Is there something the defines a bean as a "Spring Bean"? I have a bean class which implements CRUD operations on entities using generics:

@Transactional
public class GenericCrudServiceBean implements GenericCrudService
{
    @PersistenceContext(unitName="MyData")
    private EntityManager em;

    @Override
    @PersistenceContext
    public <T> T create(T t)
    {
        em.persist(t);
        return t;
    }

    @Override
    @PersistenceContext
    public <T> void delete(T t)
    {
        t = em.merge(t);
        em.remove(t);
    }
...
...
...
    @Override
    @PersistenceContext
    public List<?> findWithNamedQuery(String queryName)
    {
        return em.createNamedQuery(queryName).getResultList();
    }
}

Originally I only had this peristence context annotation:

@PersistenceContext(unitName="MyData")
private EntityManager em;

but had a null em when findWithNamedQuery was invoked. Then I annotated the methods as well, but em is still null (no injection?).

I was wondering if this had something to do with my bean not being recognized as "Spring".

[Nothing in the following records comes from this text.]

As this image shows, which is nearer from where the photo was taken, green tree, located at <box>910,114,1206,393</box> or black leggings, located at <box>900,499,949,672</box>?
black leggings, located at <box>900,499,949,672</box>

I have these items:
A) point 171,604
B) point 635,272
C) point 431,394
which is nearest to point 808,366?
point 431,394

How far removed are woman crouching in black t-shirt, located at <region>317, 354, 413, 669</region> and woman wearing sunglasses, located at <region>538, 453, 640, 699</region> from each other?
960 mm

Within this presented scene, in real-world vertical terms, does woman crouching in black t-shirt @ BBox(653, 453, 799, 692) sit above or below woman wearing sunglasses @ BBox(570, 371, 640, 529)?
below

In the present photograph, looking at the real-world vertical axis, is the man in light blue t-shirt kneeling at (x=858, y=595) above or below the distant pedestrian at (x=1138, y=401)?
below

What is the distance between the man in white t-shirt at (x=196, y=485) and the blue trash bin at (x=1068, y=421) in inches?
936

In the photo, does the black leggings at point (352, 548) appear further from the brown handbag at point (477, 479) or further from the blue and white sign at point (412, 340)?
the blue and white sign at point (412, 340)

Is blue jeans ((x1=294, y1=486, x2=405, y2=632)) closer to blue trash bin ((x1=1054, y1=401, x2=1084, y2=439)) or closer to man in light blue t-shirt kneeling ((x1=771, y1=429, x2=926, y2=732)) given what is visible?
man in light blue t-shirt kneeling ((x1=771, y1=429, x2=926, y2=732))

I have done configuration as best I could following the directions in the article including setting the following in my context.xml file:

<?xml version="1.0" encoding="UTF-8"?>
<beans xmlns:tx="http://www.springframework.org/schema/tx"
    tx:schemaLocation="http://www.springframework.org/schema/tx http://www.springframework.org/schema/tx/spring-tx-2.0.xsd">

    <bean id="entityManagerFactory"
        class="org.springframework.orm.jpa.LocalContainerEntityManagerFactoryBean">
        <property name="persistenceUnitName" value="MyData" />
        <property name="dataSource" ref="dataSource" />
        <property name="loadTimeWeaver"
            class="org.springframework.classloading.ReflectiveLoadTimeWeaver" />
        <property name="jpaVendorAdapter" ref="jpaAdapter" />
    </bean>

    <bean id="dataSource" class="org.apache.commons.dbcp.BasicDataSource"
        destroy-method="close">
        <property name="driverClassName" value="oracle.jdbc.driver.OracleDriver" />
        <property name="url" value="jdbc:oracle:thin:@localhost:1521:MySID" />
        <property name="username" value="user" />
        <property name="password" value="password" />
        <property name="initialSize" value="3" />
        <property name="maxActive" value="10" />
    </bean>

    <bean id="jpaAdapter"
        class="org.springframework.orm.jpa.vendor.EclipseLinkJpaVendorAdapter">
        <property name="databasePlatform"
            value="org.eclipse.persistence.platform.database.OraclePlatform" />
        <property name="showSql" value="true" />
    </bean>

    <bean
        class="org.springframework.ormmjpa.support.PersistenceAnnotationBeanPostProcessor" />
    <tx:annotation-driven />
</beans>

I guessed that these belonged in the context.xml file because the article never specifically said which file is the "application context" file. If this is wrong, please let me know.